▶ WHAT YOU SHOULD DO
Rescale the entries from the line containing "From the viewer's" through the line containing "4383 millimetres", reproducing every line, requests included. In the answers, multiply each number (the coordinates and the distances) by 1.85 and round it to the number of decimal places it originally had, rounding halves up.

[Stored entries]

-.-.-

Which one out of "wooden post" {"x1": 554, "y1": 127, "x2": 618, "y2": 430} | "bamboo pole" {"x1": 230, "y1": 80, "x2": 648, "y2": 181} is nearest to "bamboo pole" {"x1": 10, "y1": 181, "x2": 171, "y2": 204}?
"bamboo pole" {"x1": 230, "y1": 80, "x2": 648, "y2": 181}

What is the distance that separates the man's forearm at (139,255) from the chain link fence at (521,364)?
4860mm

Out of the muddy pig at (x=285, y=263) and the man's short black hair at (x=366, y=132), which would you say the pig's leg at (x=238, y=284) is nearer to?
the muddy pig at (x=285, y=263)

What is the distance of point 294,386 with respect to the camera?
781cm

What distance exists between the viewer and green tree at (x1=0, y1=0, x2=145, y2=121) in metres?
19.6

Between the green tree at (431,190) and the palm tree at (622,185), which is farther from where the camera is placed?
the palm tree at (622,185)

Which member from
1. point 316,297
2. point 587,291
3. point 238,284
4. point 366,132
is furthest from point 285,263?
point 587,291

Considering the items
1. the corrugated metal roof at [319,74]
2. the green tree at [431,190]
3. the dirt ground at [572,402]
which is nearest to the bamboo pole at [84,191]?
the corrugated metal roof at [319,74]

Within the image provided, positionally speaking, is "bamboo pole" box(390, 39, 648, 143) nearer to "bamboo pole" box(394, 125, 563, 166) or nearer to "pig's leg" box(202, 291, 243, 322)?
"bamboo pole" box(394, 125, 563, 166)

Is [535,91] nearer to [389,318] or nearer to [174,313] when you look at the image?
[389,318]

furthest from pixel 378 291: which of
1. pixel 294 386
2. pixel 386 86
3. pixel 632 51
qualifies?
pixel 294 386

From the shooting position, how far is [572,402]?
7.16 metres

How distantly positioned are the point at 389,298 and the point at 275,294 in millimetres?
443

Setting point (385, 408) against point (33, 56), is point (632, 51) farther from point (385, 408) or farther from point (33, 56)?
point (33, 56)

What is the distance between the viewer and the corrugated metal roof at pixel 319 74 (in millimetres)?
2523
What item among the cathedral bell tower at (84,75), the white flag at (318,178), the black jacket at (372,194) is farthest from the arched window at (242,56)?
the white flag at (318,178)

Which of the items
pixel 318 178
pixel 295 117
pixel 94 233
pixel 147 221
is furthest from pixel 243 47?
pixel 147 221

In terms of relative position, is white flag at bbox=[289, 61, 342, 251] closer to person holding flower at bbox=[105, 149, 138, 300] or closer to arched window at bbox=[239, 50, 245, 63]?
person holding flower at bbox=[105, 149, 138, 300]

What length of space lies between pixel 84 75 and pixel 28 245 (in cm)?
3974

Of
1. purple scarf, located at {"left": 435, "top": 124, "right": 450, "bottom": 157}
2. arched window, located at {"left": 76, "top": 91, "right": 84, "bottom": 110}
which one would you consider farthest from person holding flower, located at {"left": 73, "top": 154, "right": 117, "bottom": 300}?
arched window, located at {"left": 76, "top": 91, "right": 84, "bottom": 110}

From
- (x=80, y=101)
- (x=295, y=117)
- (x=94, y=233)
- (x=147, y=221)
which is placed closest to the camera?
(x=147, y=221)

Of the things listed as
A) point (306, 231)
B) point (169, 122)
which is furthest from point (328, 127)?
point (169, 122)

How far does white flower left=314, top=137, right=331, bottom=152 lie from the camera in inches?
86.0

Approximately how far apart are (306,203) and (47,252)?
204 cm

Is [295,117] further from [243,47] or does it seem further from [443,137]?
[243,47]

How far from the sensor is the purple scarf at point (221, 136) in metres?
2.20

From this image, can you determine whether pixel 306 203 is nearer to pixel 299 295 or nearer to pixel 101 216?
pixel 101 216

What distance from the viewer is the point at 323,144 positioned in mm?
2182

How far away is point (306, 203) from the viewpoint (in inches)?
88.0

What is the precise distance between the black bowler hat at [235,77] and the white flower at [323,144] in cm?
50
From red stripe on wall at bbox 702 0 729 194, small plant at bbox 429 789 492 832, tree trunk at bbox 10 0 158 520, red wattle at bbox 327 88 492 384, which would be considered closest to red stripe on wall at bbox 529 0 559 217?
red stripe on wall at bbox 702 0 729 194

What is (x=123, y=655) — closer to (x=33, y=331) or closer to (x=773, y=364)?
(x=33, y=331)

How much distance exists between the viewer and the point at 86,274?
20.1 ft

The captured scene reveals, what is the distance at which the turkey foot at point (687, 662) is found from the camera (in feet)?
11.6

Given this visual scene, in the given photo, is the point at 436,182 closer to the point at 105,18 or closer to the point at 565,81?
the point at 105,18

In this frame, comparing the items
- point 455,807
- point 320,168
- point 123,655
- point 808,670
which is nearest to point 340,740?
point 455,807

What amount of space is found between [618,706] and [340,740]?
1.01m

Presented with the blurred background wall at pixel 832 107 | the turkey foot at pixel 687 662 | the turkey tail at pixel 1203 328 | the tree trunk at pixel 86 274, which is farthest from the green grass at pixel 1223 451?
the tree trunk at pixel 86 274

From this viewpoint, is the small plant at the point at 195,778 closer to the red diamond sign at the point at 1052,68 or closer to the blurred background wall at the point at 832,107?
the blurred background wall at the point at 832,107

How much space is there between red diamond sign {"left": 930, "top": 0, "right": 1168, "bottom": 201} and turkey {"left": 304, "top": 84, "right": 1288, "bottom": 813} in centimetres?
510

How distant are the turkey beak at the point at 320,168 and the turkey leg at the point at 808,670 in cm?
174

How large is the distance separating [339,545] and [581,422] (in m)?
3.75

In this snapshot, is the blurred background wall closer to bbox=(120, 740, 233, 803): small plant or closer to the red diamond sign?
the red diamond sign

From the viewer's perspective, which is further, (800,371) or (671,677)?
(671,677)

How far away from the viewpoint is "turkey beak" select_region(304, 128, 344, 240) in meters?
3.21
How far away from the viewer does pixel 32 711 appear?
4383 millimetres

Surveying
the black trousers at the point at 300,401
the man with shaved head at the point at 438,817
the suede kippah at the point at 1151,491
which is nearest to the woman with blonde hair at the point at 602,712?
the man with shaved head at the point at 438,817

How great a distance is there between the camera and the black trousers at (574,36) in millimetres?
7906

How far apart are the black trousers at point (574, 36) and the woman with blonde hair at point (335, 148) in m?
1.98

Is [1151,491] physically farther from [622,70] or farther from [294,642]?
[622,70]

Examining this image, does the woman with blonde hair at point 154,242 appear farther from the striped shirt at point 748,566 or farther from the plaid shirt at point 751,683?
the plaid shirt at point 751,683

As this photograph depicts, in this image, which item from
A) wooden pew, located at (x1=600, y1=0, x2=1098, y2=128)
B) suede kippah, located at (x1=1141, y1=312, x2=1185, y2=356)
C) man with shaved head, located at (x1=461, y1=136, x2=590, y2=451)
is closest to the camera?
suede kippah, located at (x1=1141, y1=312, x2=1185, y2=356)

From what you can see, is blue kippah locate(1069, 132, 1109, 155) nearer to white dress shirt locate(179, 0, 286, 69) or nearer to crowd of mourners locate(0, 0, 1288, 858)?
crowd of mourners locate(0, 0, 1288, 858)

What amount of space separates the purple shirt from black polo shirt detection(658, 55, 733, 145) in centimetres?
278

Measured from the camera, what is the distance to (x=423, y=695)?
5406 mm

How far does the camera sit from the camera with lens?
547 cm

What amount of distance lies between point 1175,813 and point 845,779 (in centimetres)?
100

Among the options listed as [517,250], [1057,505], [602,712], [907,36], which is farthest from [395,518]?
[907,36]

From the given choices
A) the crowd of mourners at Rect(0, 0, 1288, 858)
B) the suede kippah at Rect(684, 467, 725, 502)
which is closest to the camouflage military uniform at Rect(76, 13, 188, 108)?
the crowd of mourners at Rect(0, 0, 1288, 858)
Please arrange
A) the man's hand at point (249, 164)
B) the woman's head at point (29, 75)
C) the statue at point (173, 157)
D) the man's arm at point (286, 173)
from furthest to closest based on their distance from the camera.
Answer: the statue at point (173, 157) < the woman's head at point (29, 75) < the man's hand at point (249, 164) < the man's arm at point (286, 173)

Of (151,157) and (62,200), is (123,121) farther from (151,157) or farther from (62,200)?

-.-.-

▶ REPLY TO THE EXERCISE
From the viewer's perspective, which is further, (800,371) or (671,677)?
(1241,1252)

How far away from the viewpoint is "turkey beak" select_region(304, 128, 344, 240) in meters?
5.94
How far away from the viewer does pixel 32 711 appear?
8109 millimetres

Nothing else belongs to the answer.